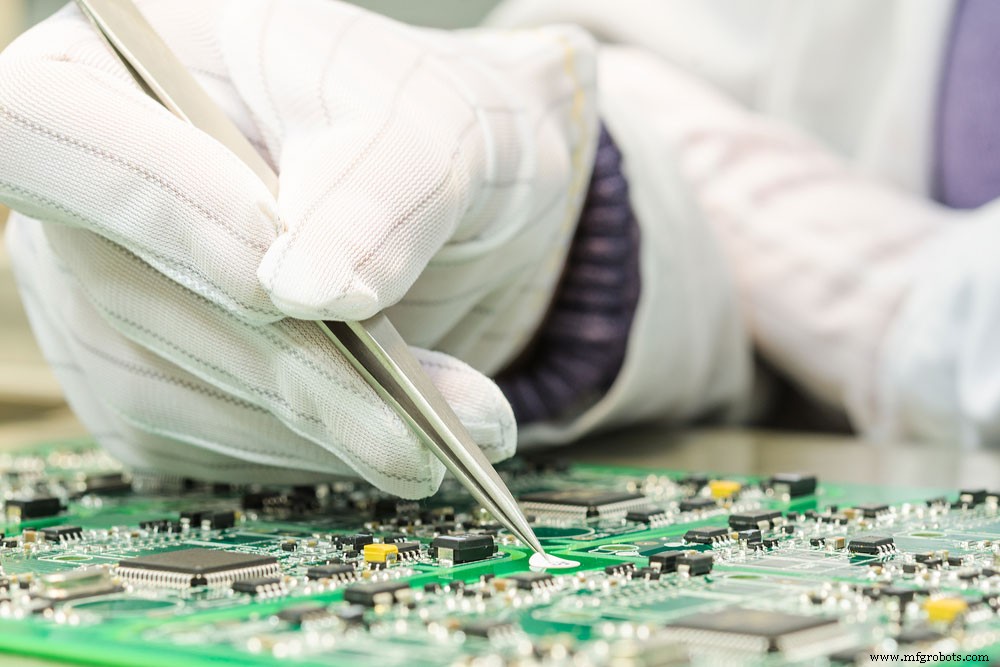 PCBクロストーク完全解説：原因、影響、効果的な対策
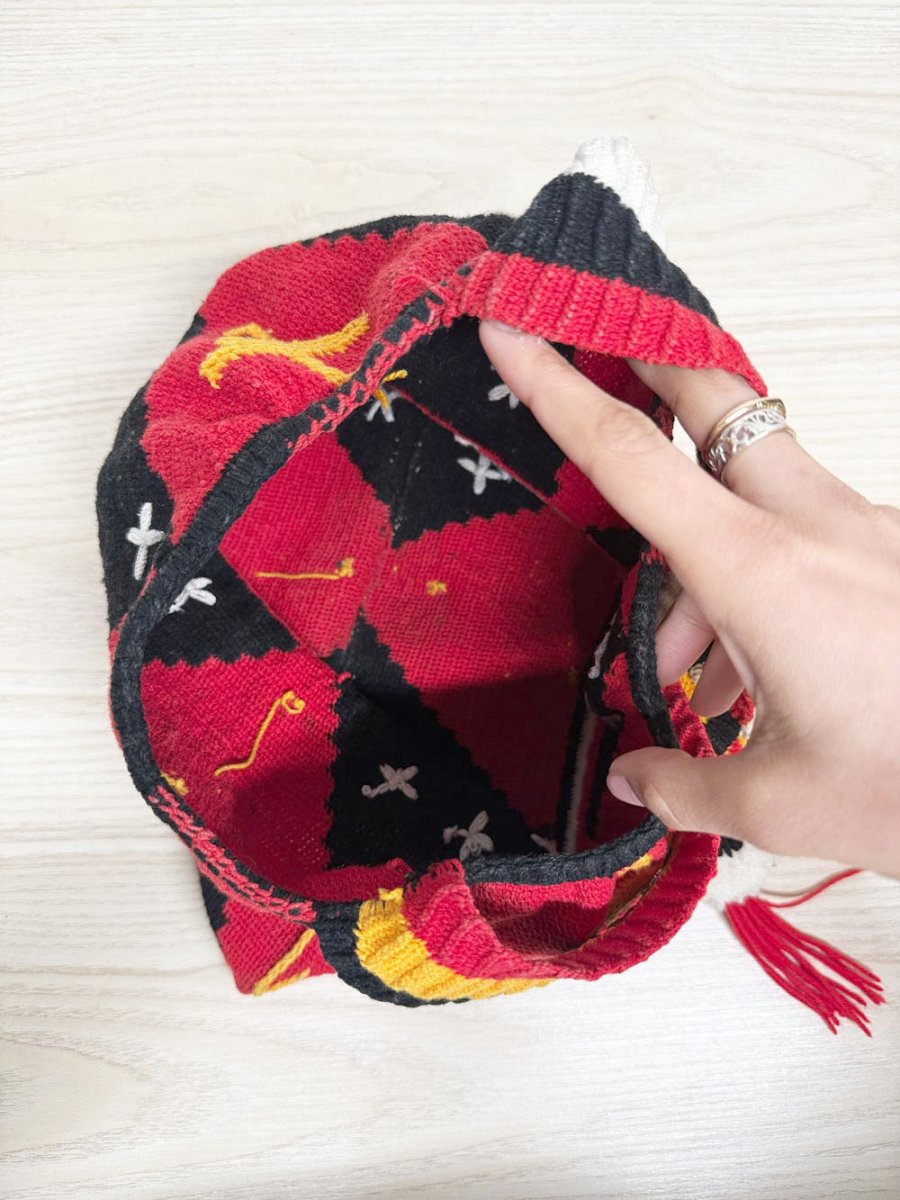 papua new guinea bilum knit shoulder bag - good market thrift store
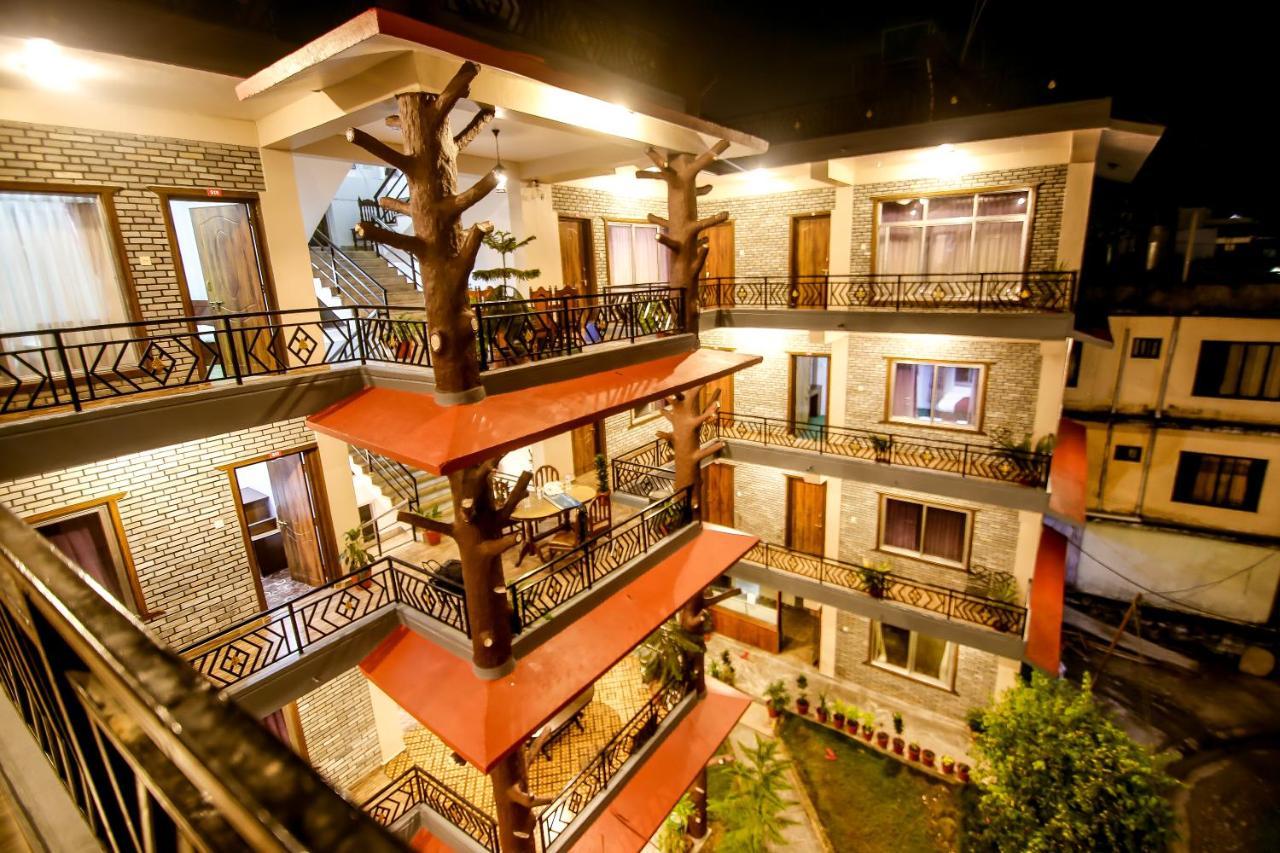 Pokhara Backpackers Hostel Exterior photo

What to do:
Output the listing word for word. Drop the pictures.

Response for this exercise:
 PCBクロストーク完全解説：原因、影響、効果的な対策
 papua new guinea bilum knit shoulder bag - good market thrift store
 Pokhara Backpackers Hostel Exterior photo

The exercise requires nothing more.